You don't have to kill/respawn the process after every request, only the ones th...

preseinger · on Aug 9, 2022

If you don't bind request lifetime to process lifetime, it's not process-per-request, it's a worker pool implemented with processes. That means you need a dispatcher, which tends to becomes the bottleneck. OS processes get you super excellent isolation, I agree, and sometimes that's the most important thing to have and it makes sense to design things that way. But request-per-process is just really hard to make fast. OS scheduling overhead is way less than it used to be but it's still a lot.

toast0 · on Aug 9, 2022

Blocking accept(2) makes a decent to good dispatcher, depending on your OS, and if you can stomach one request per socket (if you can't, you would need to pass the sockets back to a dispatcher between requests to wait for the socket to become ready. In the good old days, you could use accept filters and not see incoming connections until they were ready, but that doesn't really work for TLS or modern http with persistent connections.) You could make that pretty fast if you run one dispatcher per core, and align them with the NIC queues; each dispatcher with its own pool of workers.

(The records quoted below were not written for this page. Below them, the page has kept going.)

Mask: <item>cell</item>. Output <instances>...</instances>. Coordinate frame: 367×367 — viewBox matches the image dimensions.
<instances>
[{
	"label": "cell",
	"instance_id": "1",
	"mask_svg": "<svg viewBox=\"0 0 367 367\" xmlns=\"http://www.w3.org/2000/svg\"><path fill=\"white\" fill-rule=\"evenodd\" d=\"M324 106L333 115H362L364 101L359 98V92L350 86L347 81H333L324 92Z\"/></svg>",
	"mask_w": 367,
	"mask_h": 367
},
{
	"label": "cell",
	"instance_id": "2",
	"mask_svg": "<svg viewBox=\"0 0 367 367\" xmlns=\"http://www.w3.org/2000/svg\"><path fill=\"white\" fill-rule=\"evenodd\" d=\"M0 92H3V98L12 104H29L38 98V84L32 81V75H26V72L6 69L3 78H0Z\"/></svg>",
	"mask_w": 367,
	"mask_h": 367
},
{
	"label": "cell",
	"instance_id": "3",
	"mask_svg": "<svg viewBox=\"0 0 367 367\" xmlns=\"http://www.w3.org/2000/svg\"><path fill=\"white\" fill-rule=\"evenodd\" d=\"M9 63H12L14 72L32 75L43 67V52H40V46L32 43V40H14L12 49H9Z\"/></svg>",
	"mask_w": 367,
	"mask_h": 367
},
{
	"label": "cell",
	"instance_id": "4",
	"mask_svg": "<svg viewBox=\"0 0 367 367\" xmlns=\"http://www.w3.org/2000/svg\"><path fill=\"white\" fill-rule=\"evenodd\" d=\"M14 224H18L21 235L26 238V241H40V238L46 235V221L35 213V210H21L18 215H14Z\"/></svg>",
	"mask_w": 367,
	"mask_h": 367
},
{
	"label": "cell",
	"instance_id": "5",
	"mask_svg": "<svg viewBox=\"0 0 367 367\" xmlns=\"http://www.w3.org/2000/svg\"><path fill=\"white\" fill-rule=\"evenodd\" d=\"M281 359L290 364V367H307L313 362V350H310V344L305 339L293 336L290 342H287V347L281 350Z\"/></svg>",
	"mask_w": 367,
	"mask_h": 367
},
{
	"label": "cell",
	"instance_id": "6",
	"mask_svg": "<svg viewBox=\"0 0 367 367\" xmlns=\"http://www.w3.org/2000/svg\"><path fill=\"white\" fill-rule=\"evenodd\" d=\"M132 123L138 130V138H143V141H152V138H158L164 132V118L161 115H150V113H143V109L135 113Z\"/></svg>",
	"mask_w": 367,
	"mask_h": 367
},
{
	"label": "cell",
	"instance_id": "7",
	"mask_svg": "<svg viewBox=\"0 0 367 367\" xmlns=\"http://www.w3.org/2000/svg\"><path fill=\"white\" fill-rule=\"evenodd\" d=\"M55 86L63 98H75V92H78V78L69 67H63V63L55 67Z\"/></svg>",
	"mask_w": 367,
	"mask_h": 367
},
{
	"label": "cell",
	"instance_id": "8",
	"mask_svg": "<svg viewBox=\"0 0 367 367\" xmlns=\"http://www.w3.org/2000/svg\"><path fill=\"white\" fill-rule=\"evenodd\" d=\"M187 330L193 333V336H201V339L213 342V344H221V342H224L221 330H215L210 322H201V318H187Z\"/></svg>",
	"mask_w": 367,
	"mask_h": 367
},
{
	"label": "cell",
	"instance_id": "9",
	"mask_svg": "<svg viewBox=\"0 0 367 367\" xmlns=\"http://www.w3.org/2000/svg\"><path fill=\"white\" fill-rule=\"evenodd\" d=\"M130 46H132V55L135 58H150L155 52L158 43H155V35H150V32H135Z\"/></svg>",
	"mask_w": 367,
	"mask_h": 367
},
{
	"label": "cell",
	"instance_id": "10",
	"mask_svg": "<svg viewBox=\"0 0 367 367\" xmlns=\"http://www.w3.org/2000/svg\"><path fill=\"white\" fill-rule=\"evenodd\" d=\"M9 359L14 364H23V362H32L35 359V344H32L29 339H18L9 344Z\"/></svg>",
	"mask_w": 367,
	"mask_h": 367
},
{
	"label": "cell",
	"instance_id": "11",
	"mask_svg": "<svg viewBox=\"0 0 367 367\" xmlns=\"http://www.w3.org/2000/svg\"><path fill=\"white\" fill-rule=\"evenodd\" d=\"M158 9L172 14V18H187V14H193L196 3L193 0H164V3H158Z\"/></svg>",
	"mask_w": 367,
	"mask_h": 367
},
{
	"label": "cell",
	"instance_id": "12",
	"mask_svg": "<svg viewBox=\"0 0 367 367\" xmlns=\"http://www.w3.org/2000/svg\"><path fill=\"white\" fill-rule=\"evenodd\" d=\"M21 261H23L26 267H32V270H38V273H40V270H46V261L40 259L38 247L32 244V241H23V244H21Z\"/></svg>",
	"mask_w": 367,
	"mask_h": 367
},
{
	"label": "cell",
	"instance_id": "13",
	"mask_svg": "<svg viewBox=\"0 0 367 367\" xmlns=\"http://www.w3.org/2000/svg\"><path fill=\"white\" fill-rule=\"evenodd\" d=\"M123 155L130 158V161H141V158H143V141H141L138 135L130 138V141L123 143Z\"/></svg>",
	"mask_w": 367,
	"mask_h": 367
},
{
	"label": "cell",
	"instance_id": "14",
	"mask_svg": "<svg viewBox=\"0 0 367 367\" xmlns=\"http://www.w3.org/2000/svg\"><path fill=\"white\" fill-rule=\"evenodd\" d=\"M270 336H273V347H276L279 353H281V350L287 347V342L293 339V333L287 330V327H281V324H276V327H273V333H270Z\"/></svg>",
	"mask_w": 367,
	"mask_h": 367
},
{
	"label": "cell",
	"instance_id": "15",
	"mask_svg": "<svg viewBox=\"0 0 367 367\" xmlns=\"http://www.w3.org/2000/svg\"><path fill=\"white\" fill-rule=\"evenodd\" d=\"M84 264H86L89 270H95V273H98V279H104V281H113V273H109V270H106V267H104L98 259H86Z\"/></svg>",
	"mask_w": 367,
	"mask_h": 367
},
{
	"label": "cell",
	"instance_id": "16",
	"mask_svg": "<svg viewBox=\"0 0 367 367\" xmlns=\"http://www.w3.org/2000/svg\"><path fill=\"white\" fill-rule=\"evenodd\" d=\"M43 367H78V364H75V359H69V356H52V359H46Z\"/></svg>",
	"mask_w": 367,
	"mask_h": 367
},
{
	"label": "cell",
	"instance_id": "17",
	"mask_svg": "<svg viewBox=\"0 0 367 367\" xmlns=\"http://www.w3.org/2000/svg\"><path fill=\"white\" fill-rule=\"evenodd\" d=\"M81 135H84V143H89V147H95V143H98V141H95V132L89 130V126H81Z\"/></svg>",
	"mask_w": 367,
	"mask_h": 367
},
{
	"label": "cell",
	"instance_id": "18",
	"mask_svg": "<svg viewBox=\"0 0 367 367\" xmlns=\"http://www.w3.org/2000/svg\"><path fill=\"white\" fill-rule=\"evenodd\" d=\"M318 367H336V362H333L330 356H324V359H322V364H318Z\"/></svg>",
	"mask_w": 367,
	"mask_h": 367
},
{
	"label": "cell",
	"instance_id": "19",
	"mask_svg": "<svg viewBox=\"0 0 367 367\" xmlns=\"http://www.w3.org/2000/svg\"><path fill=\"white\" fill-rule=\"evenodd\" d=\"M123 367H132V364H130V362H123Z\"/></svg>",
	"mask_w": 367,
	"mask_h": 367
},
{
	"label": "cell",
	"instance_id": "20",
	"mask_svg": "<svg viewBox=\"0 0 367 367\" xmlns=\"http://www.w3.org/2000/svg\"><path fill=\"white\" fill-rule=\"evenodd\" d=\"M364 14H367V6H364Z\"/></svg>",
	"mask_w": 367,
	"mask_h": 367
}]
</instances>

If your work is mostly compute, then you usually don't really want to run more concurrency than one, maybe a few workers per core, and then OS scheduling is easy. If your work is more of waiting for i/o, large concurrency makes more sense, but the OS scheduling is not going to be too hard there, because it takes almost nothing for the OS to leave a process blocked on i/o; but you do need to have good timer scalability if you have a lot of processes, since they're all going to want to set and clear a timeout on most of the syscalls. io_uring etc with a small number of os processes/threads might be less work for the kernel, but certainly at the cost of isolation.

preseinger · on Aug 14, 2022

My experience is that basically all request-servicing work is I/O-bound. And AFAIK there is no request-servicing system in normal production use which does process-per-request. Even request-per-socket is basically outmoded; modern protocols multiplex logical requests over physical connections one way or another, e.g. HTTP/2.